Despite being baptized in a WELS church as an infant and raised in the faith all my life, lately I've begun to question the validity of my faith. More specifically, I worry that my faith is based only on fear of God's wrath, rather than the promises of the gospel. I worry that my contrition is just self-pity and neurosis, and that the gospel is something I tell myself to make me feel better. Though I understand the concepts intellectually and appear to be religious to others, I worry that I have rejected God's blessings on a deeper, spiritual level. I even fear that my own worries are a sign of blasphemy against the Holy Spirit; after all, if I had true faith, I wouldn't be so selfishly introspective and fearful. I'm not despairing yet, but I'm close. What should I do? Can I do anything?
“I do believe; help me overcome my unbelief!” (Mark 9:24) That was the confession and request of a father who came to Jesus for help for his demon-possessed son. Many Christians can identify with that man’s words.
Because of the Holy Spirit’s working in our hearts, you and I profess faith in Jesus Christ as our Savior. Yet, we know and confess that there is much room for growth in our faith. Doubt and worry can chip away at our trust in God. Doubt and worry often take place when we focus on ourselves. Doubt and worry can lessen and disappear when we focus more on the gospel of Jesus Christ (Hebrews 12:2).
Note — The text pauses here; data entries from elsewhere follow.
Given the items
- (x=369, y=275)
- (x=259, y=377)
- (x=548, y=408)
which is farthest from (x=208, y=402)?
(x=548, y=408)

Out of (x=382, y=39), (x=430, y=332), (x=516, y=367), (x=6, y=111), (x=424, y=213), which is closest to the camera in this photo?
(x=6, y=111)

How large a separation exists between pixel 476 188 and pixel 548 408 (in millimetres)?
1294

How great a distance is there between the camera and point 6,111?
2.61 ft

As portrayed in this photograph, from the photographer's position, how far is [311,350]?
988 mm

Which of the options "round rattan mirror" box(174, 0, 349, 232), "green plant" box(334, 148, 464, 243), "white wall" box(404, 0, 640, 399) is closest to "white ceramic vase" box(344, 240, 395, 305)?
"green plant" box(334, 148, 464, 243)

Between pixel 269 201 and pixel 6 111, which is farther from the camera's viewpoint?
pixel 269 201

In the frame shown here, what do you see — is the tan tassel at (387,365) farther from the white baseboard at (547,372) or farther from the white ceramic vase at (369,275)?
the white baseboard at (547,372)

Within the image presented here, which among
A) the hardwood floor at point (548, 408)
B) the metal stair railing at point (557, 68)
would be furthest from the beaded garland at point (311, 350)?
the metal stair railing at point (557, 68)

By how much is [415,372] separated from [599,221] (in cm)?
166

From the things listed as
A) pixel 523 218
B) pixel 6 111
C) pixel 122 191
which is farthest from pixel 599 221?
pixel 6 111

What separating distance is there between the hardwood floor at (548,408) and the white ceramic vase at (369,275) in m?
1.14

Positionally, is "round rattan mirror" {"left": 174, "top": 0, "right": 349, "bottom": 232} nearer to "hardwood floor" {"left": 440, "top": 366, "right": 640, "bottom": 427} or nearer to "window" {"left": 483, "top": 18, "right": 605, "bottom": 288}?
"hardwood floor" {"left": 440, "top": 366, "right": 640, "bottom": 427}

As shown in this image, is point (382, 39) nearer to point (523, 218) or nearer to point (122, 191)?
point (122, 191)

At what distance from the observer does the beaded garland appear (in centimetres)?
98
That is reason why you and I want to immerse ourselves in the word of God—reading it in our homes and hearing it in his house with the congregation of believers. That is why we want to be frequent guests at the Lord’s Supper. The gospel in word and sacrament strengthens our faith and convinces us all the more that we are God’s redeemed children.
You would be served best by speaking to your pastor. He is in a position to hear your concerns and apply God’s word to your situation. Please don’t let fear of embarrassment prevent you from contacting him. Our pastors welcome opportunities like this to point people to Jesus as their perfect Savior. God bless you.